Imagery in The Book Thief

Instructor: Mary Evans

Mary has taught elementary school for six years and has a master's degree in education.

Some of the most satisfying books to read are the ones in which the author is able to paint pictures with words, and 'The Book Thief' is just that kind of book. In this lesson, we'll investigate Markus Zusak's use of imagery in 'The Book Thief.'

Understanding Imagery

Have you ever read a book where you forgot you were reading at all but felt instead you were watching a movie in your mind? That's because of a little something called imagery!

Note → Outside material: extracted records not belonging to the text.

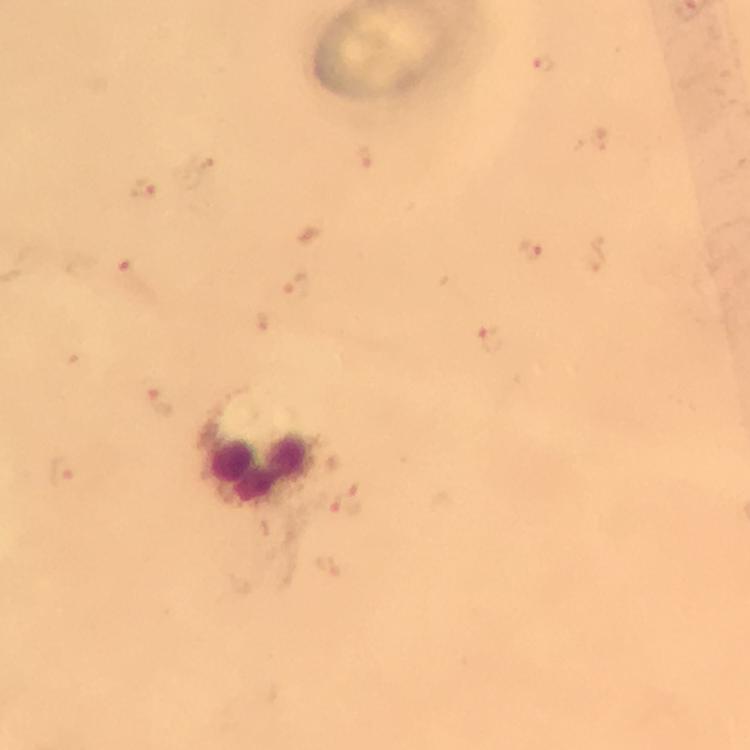
Approximate centers as (x, y) in pixels.
Summary:
  - Plasmodium parasite locations: (545, 64), (366, 158), (144, 188), (532, 249), (128, 267), (295, 286), (491, 340), (162, 403), (62, 473), (348, 500)
  - Leukocyte locations: (259, 470)
  - Preparation: thick smear
  - Stain: Giemsa
  - Image size: 750×750 pixels
  - Immersion oil: applied
  - Context: from a diagnostic examination for malaria
  - Cropped from: one field of view
  - Capture: smartphone camera through the microscope
  - Magnification: 100x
Report the malaria status of this cell.
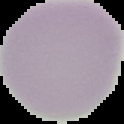

Uninfected.

Image is 124×124 pixels. Cell region segmented out of the field of view; the surrounding area is masked to black. From a thin blood smear.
Identify the parasite.
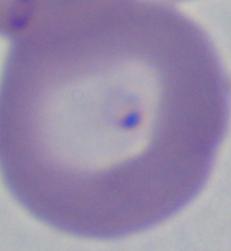
This is Babesia.

Summary:
  - Magnification: 1000x
  - Modality: micrograph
Identify the parasite.
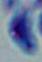
Toxoplasma gondii.

1000x magnification. Micrograph.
Point out each Plasmodium parasite.
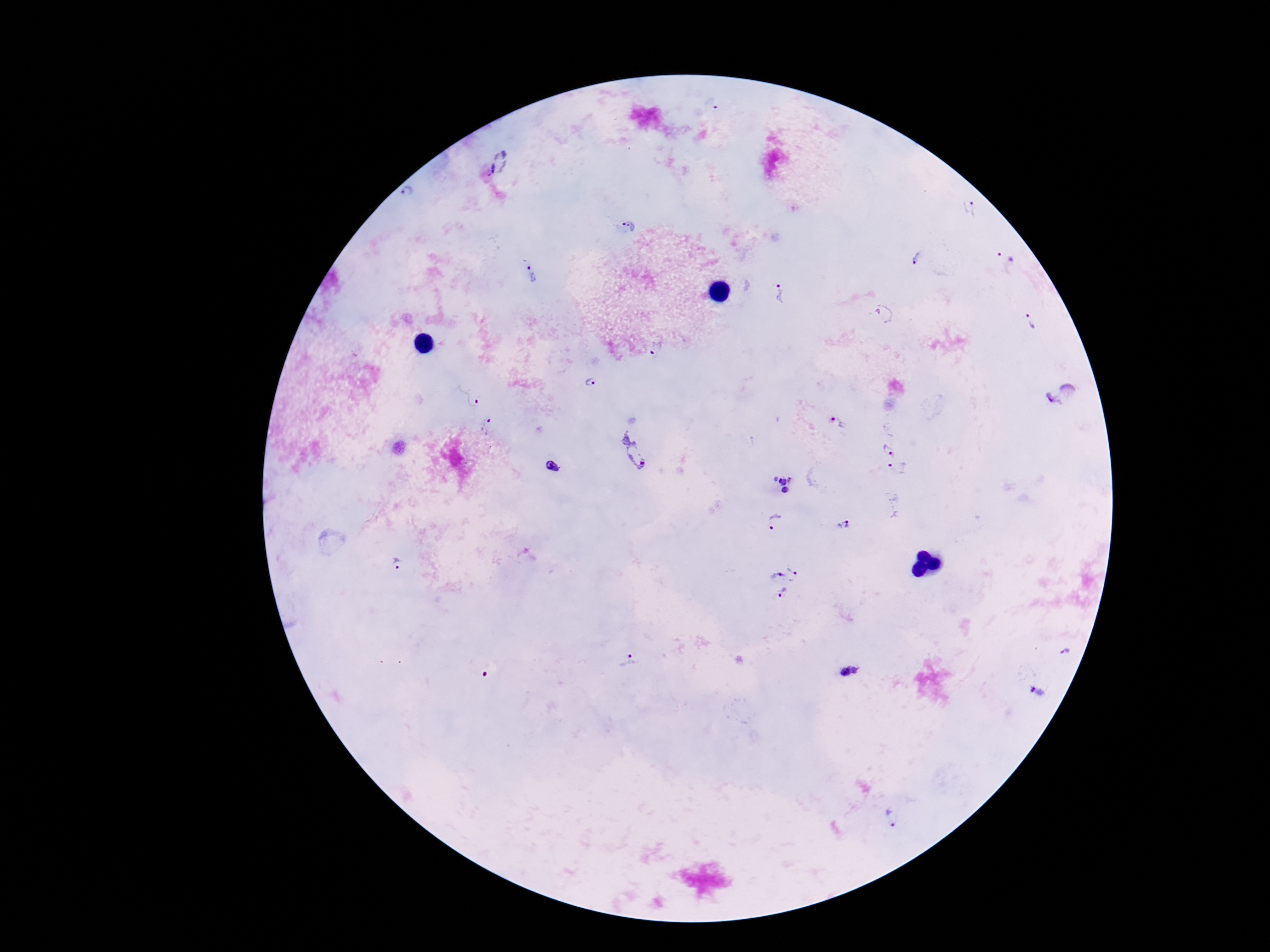

Approximate centers as (x, y) in pixels.
Plasmodium parasites: (500, 163), (409, 196), (970, 208), (627, 226), (917, 258), (1005, 261), (532, 273), (778, 293), (884, 313), (1028, 320), (655, 350), (589, 381), (1059, 393), (468, 394), (838, 423), (489, 428), (886, 446), (634, 449), (898, 466), (553, 467), (782, 483), (775, 521), (844, 524), (397, 565), (770, 574), (794, 575), (784, 599), (1065, 651), (629, 661), (851, 672), (1037, 691), (892, 819).

image size = 1270×952 pixels
stain = Giemsa
field of view = one from this slide
patient malaria status = positive
preparation = thick blood film
magnification = 100x
capture = smartphone camera through the microscope eyepiece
Classify this cell by malaria status.
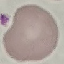

It is uninfected.

Summary:
  - Preparation: thin blood smear
  - Image type: cell patch, automatically extracted from a larger field of view and resized to 64 × 64 pixels
  - Stain: Giemsa
  - Capture: smartphone camera at the microscope eyepiece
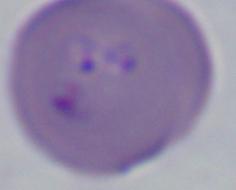

Summary:
  - Modality: micrograph
  - Identification: Babesia
  - Magnification: 1000x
Identify the parasite.
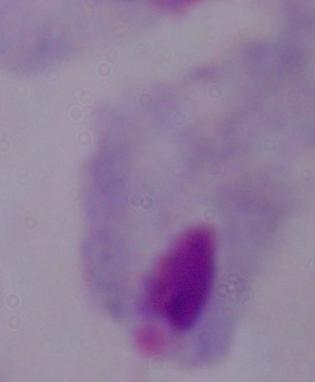

A trichomonad.

magnification = 1000x
modality = micrograph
Assess this cell for malaria.
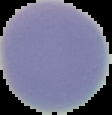
It is uninfected.

Image is 112×115 pixels. Cell region segmented out of the field of view; the surrounding area is masked to black. From a thin blood smear.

Imagery is a literary device, or tool, writers use to help readers make mental pictures of what they are reading. In The Book Thief, Markus Zusak does a great job of creating images that help us to see what is happening in the story in a way that also helps us connect with how the characters are feeling.

Imagery allows readers to create mental movies.
graphic of movie playing from someones imagination

Imagery Engages the Senses

Throughout The Book Thief, imagery helps the reader to visualize the story. In order to achieve this, the author describes scenes by including details about how parts of the story look, smell, taste, feel, or sound.

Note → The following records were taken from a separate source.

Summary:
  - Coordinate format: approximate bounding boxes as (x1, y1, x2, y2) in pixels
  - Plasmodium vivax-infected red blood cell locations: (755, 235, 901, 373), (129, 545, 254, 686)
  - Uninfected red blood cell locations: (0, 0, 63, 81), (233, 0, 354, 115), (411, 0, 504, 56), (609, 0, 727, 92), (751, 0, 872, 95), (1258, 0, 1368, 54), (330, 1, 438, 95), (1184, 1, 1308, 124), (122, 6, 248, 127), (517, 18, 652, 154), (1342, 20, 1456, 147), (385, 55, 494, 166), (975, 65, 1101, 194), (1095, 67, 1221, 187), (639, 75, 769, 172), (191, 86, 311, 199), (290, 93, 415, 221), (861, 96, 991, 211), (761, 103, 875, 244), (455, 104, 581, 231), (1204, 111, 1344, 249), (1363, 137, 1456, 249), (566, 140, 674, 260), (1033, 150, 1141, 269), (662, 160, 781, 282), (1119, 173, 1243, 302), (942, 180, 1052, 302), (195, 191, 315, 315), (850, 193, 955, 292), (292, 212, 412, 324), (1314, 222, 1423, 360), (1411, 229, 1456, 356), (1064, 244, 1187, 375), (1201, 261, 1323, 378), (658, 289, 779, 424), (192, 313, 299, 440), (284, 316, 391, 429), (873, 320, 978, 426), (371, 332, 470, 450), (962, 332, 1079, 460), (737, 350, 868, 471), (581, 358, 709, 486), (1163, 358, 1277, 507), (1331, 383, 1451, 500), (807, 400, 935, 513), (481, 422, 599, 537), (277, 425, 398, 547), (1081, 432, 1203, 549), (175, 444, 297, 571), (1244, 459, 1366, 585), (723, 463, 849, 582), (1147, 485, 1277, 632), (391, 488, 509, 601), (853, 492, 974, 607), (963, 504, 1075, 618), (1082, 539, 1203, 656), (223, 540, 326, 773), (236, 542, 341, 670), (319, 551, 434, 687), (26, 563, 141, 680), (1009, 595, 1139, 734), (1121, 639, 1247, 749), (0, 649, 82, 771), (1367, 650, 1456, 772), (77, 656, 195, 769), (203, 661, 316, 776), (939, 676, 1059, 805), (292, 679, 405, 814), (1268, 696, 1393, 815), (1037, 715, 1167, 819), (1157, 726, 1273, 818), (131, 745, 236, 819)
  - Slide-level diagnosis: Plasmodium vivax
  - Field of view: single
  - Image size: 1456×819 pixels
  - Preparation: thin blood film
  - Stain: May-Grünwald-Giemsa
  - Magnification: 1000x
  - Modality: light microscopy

An example is when Liesel goes on a book-thieving mission, climbs through the Mayor's window and discovers cookies waiting for her. We can see, smell, and taste the atmosphere of the room just by reading the words that describe it:

'They were Kipferl left over from Christmas, and they'd been sitting on the desk for at least two weeks. Like miniature horseshoes with a layer of icing sugar, the ones on the bottom were bolted to the plate. The rest were piled on top, forming a chewy mound. She could already smell them when her fingers tightened on the window ledge. The room tasted like sugar and dough, and thousands of pages.'

Although we've likely never seen two-week old 'Kipferl', we can imagine what Leisel encountered that day when she entered the Mayor's wife's library. At this point in the story, food of any kind was limited, and through imagery we are able to see and understand what a treat these stale old Christmas cookies must have been for Liesel.

Surreal Imagery

The everyday imagery in 'The Book Thief' helps readers to make an ongoing mental movie as they make their way through the story. However, the book also has several special and spectacular moments of imagery. Some of the most amazing imagery in The Book Thief is surreal, meaning the images Zusak describes are fantastical. This imagery enables the reader to create mental pictures of things that could never actually happen, but those images somehow capture the feeling of the story just right.